● **ASSIGNMENT**: Find "scientific name: Mus" in the records that follow; print that line and each subsequent line through the last one, verbatim and with nothing added.

╭─ DATA IN THIS EXERCISE

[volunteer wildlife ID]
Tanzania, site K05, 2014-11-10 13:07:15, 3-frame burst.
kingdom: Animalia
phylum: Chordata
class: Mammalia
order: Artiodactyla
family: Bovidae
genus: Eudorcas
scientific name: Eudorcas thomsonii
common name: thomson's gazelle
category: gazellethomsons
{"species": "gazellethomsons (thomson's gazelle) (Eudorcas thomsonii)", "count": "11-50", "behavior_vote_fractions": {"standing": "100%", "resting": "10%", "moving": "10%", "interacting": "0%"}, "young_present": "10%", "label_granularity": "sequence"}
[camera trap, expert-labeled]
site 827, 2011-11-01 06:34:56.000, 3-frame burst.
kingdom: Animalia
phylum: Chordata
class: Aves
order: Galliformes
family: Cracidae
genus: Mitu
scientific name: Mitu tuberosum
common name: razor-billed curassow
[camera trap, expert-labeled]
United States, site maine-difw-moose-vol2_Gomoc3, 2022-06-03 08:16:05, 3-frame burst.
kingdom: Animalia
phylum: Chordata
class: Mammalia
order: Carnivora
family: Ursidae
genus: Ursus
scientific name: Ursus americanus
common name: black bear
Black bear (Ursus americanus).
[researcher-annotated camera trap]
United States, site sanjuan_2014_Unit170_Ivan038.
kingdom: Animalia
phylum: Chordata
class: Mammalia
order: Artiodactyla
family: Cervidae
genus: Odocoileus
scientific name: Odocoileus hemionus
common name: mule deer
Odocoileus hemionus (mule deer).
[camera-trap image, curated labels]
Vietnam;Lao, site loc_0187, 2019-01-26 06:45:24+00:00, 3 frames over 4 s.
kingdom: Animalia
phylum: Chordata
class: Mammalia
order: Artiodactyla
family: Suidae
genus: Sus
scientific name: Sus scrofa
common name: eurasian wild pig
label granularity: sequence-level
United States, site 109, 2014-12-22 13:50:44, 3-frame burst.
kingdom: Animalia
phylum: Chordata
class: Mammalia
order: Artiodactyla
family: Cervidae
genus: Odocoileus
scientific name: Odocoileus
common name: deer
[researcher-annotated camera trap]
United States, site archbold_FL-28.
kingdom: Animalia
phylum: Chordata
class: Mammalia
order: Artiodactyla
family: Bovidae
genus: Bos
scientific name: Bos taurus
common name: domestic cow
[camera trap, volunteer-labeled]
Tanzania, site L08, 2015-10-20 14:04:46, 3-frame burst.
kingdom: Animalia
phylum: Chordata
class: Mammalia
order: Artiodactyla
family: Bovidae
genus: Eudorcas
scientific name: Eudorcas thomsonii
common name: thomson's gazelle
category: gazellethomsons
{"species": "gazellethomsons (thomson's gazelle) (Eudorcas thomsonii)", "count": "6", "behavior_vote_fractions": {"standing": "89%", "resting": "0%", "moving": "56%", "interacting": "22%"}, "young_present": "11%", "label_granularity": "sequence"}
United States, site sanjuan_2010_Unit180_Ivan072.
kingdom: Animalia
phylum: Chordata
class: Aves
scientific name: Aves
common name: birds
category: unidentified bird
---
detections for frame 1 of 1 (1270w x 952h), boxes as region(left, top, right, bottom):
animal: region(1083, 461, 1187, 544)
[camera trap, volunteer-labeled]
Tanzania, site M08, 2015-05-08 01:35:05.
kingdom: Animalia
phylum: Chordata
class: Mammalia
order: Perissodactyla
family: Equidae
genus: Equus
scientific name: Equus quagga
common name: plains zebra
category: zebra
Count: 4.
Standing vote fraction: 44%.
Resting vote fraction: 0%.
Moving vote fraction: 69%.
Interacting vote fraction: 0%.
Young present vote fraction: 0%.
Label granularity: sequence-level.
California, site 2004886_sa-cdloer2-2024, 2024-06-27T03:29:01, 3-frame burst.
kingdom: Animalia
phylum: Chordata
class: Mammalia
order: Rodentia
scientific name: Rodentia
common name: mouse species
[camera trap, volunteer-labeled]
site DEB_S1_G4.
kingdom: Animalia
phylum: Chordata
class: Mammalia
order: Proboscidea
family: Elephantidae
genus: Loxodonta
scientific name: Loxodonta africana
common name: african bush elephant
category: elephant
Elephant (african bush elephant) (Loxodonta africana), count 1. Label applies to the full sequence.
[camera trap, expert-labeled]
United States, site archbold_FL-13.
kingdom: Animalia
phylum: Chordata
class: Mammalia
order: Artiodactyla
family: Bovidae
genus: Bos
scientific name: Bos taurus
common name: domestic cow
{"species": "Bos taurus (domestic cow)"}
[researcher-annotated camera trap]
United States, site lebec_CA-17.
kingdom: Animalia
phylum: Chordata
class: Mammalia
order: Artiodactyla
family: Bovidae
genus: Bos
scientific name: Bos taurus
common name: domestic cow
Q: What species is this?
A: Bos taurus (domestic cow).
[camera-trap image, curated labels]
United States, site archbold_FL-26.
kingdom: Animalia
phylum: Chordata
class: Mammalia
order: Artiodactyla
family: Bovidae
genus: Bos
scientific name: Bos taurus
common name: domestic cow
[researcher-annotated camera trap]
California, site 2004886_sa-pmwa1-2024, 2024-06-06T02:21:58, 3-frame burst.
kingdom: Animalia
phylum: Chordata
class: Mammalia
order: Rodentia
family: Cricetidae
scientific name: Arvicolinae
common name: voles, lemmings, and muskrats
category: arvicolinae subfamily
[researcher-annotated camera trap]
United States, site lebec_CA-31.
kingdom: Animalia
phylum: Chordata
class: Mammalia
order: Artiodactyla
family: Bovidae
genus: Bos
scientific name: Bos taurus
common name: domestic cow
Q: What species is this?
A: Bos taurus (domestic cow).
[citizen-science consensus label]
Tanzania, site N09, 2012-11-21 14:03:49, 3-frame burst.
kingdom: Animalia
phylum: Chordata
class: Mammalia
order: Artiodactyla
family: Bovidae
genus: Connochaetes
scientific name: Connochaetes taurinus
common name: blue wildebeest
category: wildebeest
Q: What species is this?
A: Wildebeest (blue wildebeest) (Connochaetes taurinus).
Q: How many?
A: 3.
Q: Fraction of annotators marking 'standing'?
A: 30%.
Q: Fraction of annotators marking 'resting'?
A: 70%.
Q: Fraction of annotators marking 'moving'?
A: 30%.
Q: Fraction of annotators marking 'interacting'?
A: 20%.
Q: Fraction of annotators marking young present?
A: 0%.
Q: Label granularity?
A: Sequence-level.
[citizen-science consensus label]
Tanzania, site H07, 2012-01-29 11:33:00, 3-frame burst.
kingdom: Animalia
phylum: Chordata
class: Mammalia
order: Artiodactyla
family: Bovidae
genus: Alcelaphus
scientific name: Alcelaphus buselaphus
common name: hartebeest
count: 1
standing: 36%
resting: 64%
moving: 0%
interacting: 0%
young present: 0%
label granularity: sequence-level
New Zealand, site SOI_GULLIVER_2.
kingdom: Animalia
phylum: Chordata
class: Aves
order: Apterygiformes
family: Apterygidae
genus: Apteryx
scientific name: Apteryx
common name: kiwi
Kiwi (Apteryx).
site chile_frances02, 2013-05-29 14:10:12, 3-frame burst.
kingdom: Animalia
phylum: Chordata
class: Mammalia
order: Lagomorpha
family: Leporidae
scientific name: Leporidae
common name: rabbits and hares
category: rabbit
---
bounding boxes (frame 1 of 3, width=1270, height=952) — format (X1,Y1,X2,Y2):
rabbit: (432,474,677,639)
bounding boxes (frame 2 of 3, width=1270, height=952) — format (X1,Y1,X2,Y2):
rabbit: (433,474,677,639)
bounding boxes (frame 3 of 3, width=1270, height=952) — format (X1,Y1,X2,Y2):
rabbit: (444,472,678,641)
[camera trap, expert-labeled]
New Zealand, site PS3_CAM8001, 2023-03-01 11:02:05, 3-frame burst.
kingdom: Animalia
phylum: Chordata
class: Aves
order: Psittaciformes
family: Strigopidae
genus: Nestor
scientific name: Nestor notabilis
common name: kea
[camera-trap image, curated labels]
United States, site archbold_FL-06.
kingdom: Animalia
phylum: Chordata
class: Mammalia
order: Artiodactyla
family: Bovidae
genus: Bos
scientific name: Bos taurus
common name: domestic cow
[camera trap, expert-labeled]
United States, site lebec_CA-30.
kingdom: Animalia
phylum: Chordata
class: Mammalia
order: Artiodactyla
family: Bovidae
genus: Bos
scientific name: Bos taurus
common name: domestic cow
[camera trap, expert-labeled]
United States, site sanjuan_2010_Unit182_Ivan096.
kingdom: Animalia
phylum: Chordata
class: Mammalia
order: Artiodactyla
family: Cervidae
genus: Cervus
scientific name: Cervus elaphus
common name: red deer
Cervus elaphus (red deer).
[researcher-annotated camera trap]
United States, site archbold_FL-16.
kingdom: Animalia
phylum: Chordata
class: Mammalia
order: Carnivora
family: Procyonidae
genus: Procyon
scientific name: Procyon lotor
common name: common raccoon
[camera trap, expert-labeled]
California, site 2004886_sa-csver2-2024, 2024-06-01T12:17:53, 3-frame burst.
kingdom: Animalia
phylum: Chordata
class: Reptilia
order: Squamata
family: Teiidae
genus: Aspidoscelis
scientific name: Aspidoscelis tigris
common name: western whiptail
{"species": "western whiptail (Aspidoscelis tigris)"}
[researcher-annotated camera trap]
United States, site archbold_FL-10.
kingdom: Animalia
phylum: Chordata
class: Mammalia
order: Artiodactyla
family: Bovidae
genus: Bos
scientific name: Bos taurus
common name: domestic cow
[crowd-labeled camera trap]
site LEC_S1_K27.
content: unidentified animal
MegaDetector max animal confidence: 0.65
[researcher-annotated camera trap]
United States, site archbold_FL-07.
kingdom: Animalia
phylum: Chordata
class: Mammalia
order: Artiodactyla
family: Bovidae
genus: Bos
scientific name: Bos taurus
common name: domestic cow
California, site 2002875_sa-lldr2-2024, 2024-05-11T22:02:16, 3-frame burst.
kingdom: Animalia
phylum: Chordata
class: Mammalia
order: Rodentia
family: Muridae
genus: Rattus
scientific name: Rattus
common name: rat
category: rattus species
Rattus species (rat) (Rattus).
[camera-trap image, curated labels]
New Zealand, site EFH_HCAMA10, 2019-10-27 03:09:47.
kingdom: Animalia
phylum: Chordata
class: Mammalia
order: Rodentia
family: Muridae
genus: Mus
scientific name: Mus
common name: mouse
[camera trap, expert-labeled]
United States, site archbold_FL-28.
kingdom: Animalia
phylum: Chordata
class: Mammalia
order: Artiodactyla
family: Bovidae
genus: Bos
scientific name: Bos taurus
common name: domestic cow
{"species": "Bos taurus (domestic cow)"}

╰─

● **ANSWER TO THIS EXERCISE**:
scientific name: Mus
common name: mouse
[camera trap, expert-labeled]
United States, site archbold_FL-28.
kingdom: Animalia
phylum: Chordata
class: Mammalia
order: Artiodactyla
family: Bovidae
genus: Bos
scientific name: Bos taurus
common name: domestic cow
{"species": "Bos taurus (domestic cow)"}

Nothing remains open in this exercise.